CVE-2017-0059

What Is Microsoft Internet Explorer?

Microsoft Internet Explorer (IE) processes HTML, CSS, JavaScript, and embedded objects in a memory-managed environment. Internet Explorer enforces a same-origin policy to prevent cross-origin information access — web pages from one domain should not be able to read content or process memory from another origin. Information disclosure vulnerabilities in IE occur when this isolation fails: process memory contents, file system information, or cross-origin data become accessible to an attacker-controlled web page, allowing reconstruction of memory addresses or system state.

Overview

CVE-2017-0059 is an information disclosure vulnerability in Microsoft Internet Explorer that allows remote attackers to read sensitive information from process memory via a crafted web page. The C:L (Low confidentiality impact) CVSS rating reflects that the vulnerability leaks partial — rather than arbitrary — process memory. Despite limited standalone impact, information disclosure from IE process memory is a key technique for defeating Address Space Layout Randomization (ASLR) before executing a companion memory corruption exploit. Patched in MS17-007 (March 14, 2017). CISA added CVE-2017-0059 to the KEV catalog in March 2022.

Affected Versions

Technical Details

Root Cause: IE Process Memory Disclosure

CVE-2017-0059 is an information disclosure vulnerability (CWE-200) where Internet Explorer improperly handles objects in memory, allowing a malicious web page to read limited amounts of IE process memory. The exact mechanism involves IE failing to properly initialize or clear memory before returning it to JavaScript, or a cross-origin boundary failure that exposes memory content to script running in an attacker-controlled context.

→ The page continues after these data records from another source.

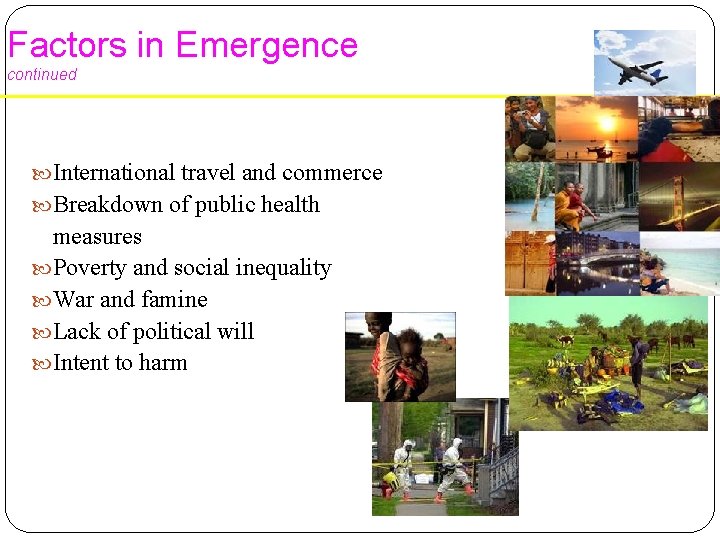 Factors in Emergence
continued

International travel and commerce
Breakdown of public health measures
Poverty and social inequality
War and famine
Lack of political will
Intent to harm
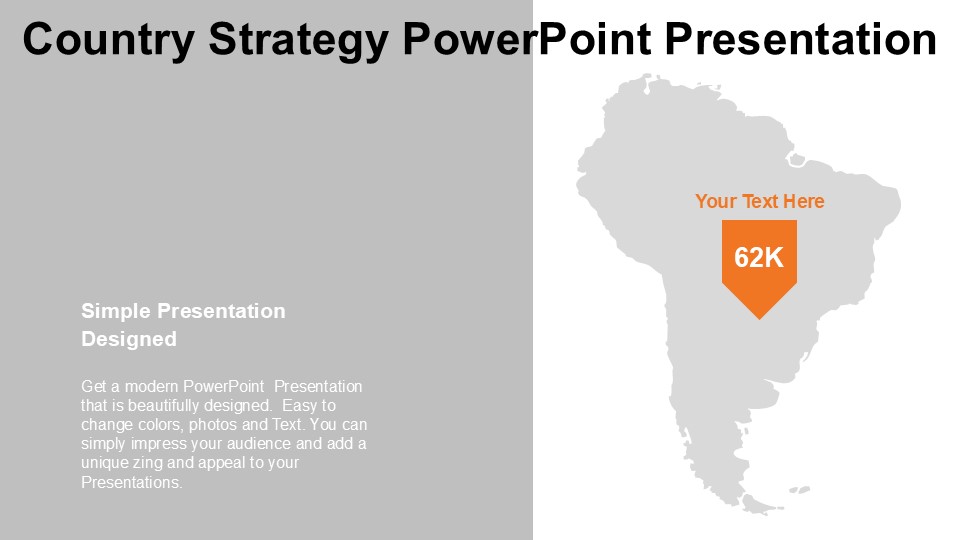 Country Strategy PowerPoint Presentation

Simple Presentation Designed

Get a modern PowerPoint  Presentation that is beautifully designed.  Easy to change colors, photos and Text. You can simply impress your audience and add a unique zing and appeal to your Presentations.

Your Text Here

62K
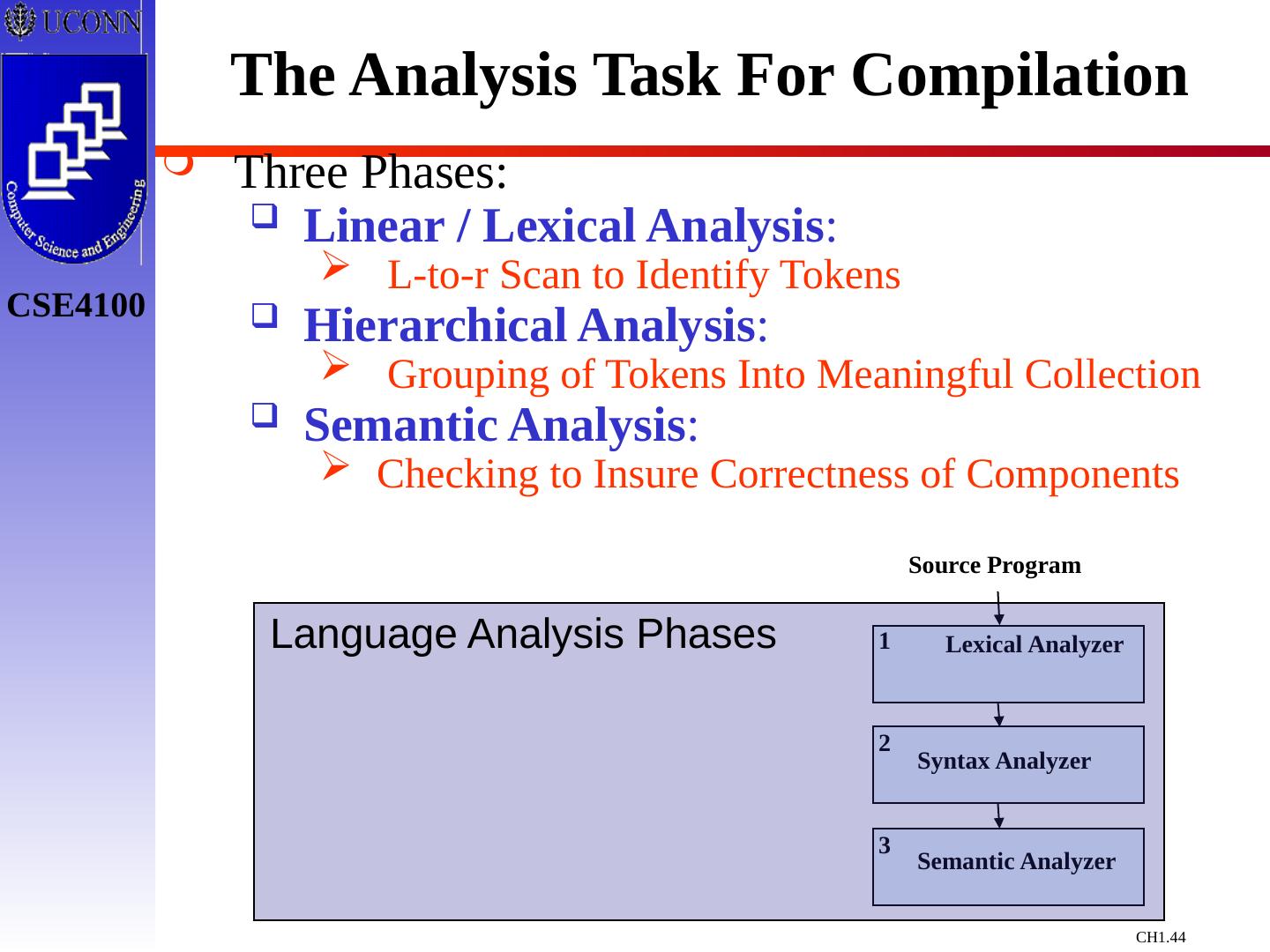 UCONN

Computer Science and Engineering

CSE4100

The Analysis Task For Compilation

Three Phases:

Linear / Lexical Analysis:

L-to-r Scan to Identify Tokens

Hierarchical Analysis:

Grouping of Tokens Into Meaningful Collection

Semantic Analysis:

Checking to Insure Correctness of Components

Source Program

Language Analysis Phases

1 Lexical Analyzer

2 Syntax Analyzer

3 Semantic Analyzer

CH1.44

ASLR bypass application: ASLR randomizes the base addresses of modules (ntdll.dll, kernelbase.dll, mshtml.dll) in the IE process on each run. Memory corruption exploits need to know specific function addresses to craft their ROP chains. An information disclosure vulnerability that leaks process memory can:

• Reveal heap or stack pointers — calculating the offset to module base addresses
• Leak a module's code pointer — revealing its base address directly
• Expose internal object pointers — enabling precise heap address calculation

Once ASLR is defeated, a companion type confusion or OOB write vulnerability (e.g., CVE-2017-0037) can be exploited reliably without ASLR guessing.

Attack Characteristics

Discovery

Identified through Microsoft's internal security research; patched in March 2017 Patch Tuesday (MS17-007) alongside IE/Edge type confusion and scripting engine vulnerabilities.

Exploitation Context

• ASLR bypass in exploit kits: Information disclosure vulnerabilities in IE were systematically incorporated into exploit kits — alongside memory corruption exploits — to defeat ASLR; CVE-2017-0059 was used in RIG and Magnitude exploit kit chains as the ASLR bypass step before the code execution payload
• Exploit pair with CVE-2017-0037: CVE-2017-0059 and CVE-2017-0037 (IE/Edge type confusion) were patched together in MS17-007 and were exploited together in attack chains: CVE-2017-0059 leaks memory addresses, CVE-2017-0037 delivers code execution with the now-known layout
• CISA KEV (2022): Added March 28, 2022 alongside CVE-2017-0037, reflecting documented exploitation of both vulnerabilities in exploit kit campaigns

Remediation

1. Apply MS17-007 — install the March 2017 Internet Explorer security update via Windows Update or WSUS.

2. Migrate away from Internet Explorer — Microsoft ended IE 11 desktop support on June 15, 2022; migrating to Microsoft Edge (Chromium), Chrome, or Firefox eliminates IE attack surface.

3. Keep Windows fully updated — cumulative updates include all prior IE security patches.